Nascar track backers promise community involvement

DENVER ” Backers of a proposed NASCAR superspeedway in Colorado say they’ll take it slow as they court two Front Range locations for a track that could one day host stock car racing’s top-tier tour.

Officials from the International Speedway Corp., owners of Daytona’s famed international speedway, are eyeing locations in the Denver suburbs of Commerce City and Aurora.

The company last week announced its desire to move into Colorado with a track that would seat at least 75,000 spectators. The company says it may seek up to $150 million in public money to help build the facility.

But taking a lesson from a failed bid to build on New York’s Staten Island, company officials this time say they are dedicated to communicating with the public and building bridges to the local government and residents.

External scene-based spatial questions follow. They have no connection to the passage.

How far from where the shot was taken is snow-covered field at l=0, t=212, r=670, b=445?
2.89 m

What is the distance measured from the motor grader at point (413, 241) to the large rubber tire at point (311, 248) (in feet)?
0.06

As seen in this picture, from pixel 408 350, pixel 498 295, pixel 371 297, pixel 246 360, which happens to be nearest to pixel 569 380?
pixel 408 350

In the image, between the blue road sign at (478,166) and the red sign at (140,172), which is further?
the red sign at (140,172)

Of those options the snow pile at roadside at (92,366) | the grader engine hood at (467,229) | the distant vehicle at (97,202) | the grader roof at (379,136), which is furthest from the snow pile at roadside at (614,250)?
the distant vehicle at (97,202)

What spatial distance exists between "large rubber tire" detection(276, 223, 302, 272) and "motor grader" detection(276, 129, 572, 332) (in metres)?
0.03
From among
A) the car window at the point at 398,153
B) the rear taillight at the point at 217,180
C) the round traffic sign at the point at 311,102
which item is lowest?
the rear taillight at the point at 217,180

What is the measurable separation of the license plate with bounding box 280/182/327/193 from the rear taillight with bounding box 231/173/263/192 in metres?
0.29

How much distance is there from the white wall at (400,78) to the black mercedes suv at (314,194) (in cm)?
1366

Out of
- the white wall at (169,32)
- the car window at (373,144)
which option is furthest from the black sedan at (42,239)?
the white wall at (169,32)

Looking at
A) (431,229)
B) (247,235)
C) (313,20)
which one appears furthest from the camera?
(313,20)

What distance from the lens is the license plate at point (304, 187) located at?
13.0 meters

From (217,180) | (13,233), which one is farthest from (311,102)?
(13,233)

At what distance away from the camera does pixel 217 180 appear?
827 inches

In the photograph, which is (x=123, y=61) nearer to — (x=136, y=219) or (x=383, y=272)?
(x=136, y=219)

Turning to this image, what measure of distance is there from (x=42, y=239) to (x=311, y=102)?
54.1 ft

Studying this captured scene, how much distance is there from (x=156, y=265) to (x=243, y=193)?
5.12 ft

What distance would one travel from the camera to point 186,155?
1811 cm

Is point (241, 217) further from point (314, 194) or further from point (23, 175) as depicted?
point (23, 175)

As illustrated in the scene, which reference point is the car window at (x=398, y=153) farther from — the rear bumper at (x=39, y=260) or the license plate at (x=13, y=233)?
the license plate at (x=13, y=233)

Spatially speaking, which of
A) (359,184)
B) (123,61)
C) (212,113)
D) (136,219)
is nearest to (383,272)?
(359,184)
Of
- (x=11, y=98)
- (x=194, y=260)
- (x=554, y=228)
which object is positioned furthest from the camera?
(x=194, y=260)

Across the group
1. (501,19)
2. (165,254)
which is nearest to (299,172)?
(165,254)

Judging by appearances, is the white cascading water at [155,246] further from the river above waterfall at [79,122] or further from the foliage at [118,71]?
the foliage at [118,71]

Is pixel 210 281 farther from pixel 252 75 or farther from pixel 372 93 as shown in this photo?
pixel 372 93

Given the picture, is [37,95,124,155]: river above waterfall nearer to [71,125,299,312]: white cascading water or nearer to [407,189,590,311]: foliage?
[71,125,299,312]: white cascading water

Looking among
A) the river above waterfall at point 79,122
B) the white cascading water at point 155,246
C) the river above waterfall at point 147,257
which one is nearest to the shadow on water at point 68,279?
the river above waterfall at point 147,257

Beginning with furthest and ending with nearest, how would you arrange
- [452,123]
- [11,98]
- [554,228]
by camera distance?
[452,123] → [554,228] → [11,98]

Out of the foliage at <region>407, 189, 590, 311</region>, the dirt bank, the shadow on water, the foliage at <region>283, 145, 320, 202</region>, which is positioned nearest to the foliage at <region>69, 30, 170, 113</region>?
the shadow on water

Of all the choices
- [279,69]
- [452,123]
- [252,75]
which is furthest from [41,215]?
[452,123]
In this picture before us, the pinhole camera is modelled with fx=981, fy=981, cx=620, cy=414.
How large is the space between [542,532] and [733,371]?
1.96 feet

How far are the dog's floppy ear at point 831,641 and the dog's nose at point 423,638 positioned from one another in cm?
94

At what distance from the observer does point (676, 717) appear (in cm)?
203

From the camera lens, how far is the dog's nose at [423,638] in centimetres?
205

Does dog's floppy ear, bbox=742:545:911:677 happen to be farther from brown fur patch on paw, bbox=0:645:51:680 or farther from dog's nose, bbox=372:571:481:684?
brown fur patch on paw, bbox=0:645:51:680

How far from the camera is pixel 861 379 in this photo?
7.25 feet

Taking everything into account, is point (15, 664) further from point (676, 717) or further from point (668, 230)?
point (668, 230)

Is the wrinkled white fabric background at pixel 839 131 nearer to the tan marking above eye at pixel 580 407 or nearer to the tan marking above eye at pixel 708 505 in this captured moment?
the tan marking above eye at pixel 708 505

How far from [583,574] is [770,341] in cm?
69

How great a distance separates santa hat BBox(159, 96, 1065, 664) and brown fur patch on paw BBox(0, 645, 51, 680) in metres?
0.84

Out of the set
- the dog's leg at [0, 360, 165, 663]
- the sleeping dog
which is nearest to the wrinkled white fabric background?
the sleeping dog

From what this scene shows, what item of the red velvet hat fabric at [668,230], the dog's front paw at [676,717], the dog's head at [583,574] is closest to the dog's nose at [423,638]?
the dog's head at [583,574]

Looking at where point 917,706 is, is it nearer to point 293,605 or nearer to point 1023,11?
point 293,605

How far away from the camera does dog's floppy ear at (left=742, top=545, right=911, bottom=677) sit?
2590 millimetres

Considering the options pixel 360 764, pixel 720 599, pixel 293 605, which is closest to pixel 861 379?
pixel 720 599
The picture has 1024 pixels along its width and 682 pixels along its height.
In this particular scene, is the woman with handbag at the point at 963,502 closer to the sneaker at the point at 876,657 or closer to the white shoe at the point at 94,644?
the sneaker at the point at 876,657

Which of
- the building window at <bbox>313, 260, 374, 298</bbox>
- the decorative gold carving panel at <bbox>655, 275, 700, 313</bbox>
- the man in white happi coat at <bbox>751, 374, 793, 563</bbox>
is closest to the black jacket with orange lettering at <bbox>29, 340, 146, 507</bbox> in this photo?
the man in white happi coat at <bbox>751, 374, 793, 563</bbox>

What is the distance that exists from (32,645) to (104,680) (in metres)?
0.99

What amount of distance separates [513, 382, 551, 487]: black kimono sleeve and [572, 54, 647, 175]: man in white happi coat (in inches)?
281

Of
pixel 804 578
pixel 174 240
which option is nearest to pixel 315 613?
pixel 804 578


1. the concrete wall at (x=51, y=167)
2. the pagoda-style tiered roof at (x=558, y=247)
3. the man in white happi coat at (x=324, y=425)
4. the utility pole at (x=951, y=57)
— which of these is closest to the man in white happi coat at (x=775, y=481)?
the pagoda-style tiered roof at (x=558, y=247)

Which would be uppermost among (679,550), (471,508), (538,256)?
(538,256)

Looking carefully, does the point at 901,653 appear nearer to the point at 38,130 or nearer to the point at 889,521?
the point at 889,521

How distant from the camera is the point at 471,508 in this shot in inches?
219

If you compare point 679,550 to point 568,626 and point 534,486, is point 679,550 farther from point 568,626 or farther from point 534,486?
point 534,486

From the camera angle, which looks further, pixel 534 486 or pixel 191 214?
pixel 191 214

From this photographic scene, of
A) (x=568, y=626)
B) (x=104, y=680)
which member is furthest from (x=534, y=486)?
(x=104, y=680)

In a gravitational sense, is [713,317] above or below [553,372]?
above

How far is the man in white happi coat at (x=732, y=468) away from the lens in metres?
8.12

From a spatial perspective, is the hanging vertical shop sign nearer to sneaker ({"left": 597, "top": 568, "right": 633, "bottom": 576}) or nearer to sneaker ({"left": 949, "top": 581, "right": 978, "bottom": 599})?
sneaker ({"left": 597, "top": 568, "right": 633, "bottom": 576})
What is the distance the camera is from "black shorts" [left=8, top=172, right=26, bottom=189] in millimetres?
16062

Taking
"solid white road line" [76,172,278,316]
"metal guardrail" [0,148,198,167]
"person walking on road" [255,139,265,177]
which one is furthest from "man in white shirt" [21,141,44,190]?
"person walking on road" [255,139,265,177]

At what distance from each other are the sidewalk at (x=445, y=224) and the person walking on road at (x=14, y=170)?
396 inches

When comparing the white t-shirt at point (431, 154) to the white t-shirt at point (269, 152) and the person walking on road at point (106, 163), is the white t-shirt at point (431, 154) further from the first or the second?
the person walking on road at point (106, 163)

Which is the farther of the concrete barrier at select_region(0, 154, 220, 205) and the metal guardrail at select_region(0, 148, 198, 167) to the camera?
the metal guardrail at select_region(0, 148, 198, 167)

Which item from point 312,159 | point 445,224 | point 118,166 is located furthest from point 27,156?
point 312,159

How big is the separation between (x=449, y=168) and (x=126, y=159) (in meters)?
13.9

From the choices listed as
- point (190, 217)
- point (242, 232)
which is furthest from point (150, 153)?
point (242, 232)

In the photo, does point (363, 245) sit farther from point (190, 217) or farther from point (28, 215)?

“We are ready to communicate, take the time, discuss the options and consider the needs of the community,” ISC managing Director Kathy Milthorpe told the Denver Post.

Already, there’s a hint of opposition to one site, near Aurora.

“I’ve gone to different tracks in Michigan, Phoenix and Texas, and you can see that the impact of the track is tremendous,” Larry Miller, former mayor of Watkins, a community near Aurora.

At the other proposed site, in Commerce City north of Interstate 70, Mayor Sean Ford said residents would be allowed to vote in the issue before a track is built.

“If a formal proposal comes forth, everything will be decided in a public process,” he said.

That, said Milthorpe, is fine.

“We’re looking for a place where the community wants the asset,” she said.

ISC owns or operates 13 racetracks, including Daytona, home of NASCAR’s Daytona 500, scheduled this weekend. Its other holdings include an 82,000-seat facility in Kansas City, Kan., and a 76,000-seat facility in Phoenix.